Can you estimate web sales from promotions that don’t have promotional codes for tracking? Review the increase in web traffic and sales in the hours and days after an e-mail blast or a web promotion and, if you see a spike in sales, allocate a reasonable proportion of those sales to that touch of the customer.
Mail versus no mail holdout panels are becoming a more accurate measurement of the incremental sales coming from a catalog mailing. Mail versus no-mail holdout panels can also tell a truer picture of sales coming from all varieties of web promotions from on line ads, to e-mails, to multichannel campaigns. Marketers should know that using hold out panels is the default answer for measuring campaigns where allocation of the orders is an issue.
Know that if multiple channels are claiming more credit for sales than the total for all sales that occurred, then you have some double counting. Know that the web and the catalog can’t claim full credit for the same order. Drill down to the order level and see where the overlap occurs and set some business rules to allocate credit for orders claimed by more than one channel or promotion.
Look closely at where your new to file customers are coming from. Catalogers are looking for any and all ways to bring in new customers. Prospecting for new customers with catalogers remains the primary way to bring new customers. But on line ads have shown success at finding new customers. Know which web programs can profitably bring new customers because it is critical to find new customers.
The biggest lesson multichannel marketers are learning from a granular allocation of their orders is that catalogs remain the primary driver for sales for most catalogers. The web is a great vehicle for harvesting demand and getting incremental business from your house file. But the catalog is typically still the main driver of sales and the most cost effective means for a catalog to acquire new customers.
Please don’t make the mistake of assuming that because the percentage of orders that are placed using the web is ever increasing that the web is creating that demand.
The web is an efficient and inexpensive way to take orders. So the percentage of orders taken on the web continues to increase. But the web still has a limited ability to create demand. So it is critical that marketers understand both the match back tools and their limitations and all the metrics available to measure web traffic in order to know how to accurately allocate credit for orders in a multichannel world. Order allocation will only get more complicated as more and more profitable web programs evolve and are layered on top of catalogs, your web site and e-mails.

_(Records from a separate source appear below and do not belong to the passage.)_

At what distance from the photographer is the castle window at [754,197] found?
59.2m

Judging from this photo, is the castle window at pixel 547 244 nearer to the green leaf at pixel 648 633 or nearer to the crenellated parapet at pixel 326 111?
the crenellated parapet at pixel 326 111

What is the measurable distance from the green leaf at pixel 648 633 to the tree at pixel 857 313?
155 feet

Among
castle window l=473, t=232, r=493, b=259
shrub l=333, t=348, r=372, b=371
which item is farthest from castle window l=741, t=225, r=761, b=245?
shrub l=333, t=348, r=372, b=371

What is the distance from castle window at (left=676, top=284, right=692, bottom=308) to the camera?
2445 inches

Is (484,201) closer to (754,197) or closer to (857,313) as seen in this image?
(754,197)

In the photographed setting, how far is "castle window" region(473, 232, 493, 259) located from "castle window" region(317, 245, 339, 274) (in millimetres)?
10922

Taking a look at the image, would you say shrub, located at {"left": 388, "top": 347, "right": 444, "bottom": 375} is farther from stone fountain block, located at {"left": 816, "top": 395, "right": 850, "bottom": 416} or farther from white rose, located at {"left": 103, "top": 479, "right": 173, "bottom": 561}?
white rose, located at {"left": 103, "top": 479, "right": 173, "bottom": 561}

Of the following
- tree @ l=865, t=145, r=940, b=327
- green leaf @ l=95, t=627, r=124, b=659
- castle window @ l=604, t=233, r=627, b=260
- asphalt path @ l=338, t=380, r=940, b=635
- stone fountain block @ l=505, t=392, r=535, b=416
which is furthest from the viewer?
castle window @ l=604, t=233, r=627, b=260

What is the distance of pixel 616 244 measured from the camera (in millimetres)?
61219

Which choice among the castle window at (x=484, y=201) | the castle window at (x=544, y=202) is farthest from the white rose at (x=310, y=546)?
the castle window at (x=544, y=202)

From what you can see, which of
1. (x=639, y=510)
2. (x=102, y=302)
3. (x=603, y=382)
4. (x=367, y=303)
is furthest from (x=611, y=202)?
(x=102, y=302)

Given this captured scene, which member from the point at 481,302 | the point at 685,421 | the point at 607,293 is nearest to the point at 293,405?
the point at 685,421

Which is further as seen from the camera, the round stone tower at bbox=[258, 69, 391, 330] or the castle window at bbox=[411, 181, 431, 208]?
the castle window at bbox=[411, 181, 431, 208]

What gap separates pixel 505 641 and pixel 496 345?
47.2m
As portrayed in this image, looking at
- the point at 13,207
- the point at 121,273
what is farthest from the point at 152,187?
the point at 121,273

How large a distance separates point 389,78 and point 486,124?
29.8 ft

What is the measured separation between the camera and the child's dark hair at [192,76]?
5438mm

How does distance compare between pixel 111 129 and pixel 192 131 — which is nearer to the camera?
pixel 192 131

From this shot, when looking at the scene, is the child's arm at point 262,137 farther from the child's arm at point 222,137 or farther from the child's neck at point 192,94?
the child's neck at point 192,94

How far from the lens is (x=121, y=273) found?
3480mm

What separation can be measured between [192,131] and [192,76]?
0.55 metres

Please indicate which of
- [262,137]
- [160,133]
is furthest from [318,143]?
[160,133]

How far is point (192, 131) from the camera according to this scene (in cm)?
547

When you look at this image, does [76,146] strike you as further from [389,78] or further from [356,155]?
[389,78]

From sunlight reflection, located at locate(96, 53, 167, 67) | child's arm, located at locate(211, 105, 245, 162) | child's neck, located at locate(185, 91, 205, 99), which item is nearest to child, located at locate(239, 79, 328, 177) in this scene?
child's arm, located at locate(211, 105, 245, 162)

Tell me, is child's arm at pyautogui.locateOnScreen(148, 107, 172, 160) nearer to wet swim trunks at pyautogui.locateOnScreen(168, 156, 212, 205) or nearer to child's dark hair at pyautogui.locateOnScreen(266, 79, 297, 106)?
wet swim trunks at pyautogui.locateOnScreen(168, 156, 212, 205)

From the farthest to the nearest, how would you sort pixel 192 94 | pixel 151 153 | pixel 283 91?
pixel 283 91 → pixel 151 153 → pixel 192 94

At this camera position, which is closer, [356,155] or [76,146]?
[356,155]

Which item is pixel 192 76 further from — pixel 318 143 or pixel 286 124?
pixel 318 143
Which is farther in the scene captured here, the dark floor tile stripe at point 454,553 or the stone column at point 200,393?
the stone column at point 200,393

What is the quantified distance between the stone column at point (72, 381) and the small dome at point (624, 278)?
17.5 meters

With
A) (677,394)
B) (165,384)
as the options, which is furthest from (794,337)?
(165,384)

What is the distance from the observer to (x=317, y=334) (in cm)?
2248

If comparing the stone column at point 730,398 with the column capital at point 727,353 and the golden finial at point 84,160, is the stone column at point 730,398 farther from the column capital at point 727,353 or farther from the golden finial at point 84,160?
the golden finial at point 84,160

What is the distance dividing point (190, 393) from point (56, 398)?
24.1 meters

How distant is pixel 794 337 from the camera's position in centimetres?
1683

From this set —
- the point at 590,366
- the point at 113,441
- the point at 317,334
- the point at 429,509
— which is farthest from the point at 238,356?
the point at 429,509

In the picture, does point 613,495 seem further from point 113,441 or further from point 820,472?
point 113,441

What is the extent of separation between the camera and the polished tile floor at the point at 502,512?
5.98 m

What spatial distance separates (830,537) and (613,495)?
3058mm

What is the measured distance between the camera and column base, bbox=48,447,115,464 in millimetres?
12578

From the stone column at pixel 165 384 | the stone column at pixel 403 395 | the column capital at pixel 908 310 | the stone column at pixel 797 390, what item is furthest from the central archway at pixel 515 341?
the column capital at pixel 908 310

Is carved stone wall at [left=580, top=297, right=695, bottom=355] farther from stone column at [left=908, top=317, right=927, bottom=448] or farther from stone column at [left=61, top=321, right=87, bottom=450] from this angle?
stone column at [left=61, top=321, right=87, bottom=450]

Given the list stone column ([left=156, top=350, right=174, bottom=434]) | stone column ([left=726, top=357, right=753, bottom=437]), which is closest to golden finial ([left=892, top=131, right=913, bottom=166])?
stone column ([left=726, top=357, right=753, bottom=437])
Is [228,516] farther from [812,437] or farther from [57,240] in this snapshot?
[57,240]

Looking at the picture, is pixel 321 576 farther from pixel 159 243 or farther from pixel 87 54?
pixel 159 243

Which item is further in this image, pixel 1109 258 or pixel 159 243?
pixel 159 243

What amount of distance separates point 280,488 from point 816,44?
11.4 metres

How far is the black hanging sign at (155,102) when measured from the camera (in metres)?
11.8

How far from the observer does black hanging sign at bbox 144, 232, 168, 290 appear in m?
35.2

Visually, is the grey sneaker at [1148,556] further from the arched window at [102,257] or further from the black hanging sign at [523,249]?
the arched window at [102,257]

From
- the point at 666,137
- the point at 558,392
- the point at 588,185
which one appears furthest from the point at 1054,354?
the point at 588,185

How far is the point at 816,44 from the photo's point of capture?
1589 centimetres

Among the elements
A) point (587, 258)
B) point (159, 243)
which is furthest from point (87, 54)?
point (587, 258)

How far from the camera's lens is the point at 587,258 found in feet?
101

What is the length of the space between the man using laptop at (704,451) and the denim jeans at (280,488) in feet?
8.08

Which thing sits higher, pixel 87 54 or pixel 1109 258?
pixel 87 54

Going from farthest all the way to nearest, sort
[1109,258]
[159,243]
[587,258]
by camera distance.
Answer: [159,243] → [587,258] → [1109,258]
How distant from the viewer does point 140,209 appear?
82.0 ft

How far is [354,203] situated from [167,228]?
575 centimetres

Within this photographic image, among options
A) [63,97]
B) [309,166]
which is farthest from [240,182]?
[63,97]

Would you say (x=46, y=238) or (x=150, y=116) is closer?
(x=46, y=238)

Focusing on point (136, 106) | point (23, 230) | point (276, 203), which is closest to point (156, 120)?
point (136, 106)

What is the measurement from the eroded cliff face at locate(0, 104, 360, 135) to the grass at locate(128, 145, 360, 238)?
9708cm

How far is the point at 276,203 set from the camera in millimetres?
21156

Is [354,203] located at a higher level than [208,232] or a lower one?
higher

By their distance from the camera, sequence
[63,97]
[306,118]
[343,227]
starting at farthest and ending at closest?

Understanding the impact, profitability and interaction of a variety of off line and on line marketing programs is the key to maximizing profitability.
Here are the takeaways from this article:
Match back results from house lists of buyers are overstated because your house file gets more contacts than just the catalog.
Match back results from prospecting lists are understated because of the pass along value of the catalog.
Use a multiple catalog allocation to allocate sales between books when in home dates are tightly bunched together like in Q4.
Subtract out the orders that come with promotion codes for web marketing from your catalog results.
Credit on line ads with click through orders but test to determine the correct attribution percentage for view based orders.
Use your match back’s orders not matched to the mail files as a metric for growth of your pure web business.
Estimate the sales from on line promotions from the increase in daily sales.
Mail versus no-mail holdout panels tell precisely how much incremental sales a catalog delivers.
Know where the overlap occurs when multiple marketing channels claim the exact same orders.
Know where your new-to-file customers are coming from. If the web is delivering new customers, learn how to scale those web programs.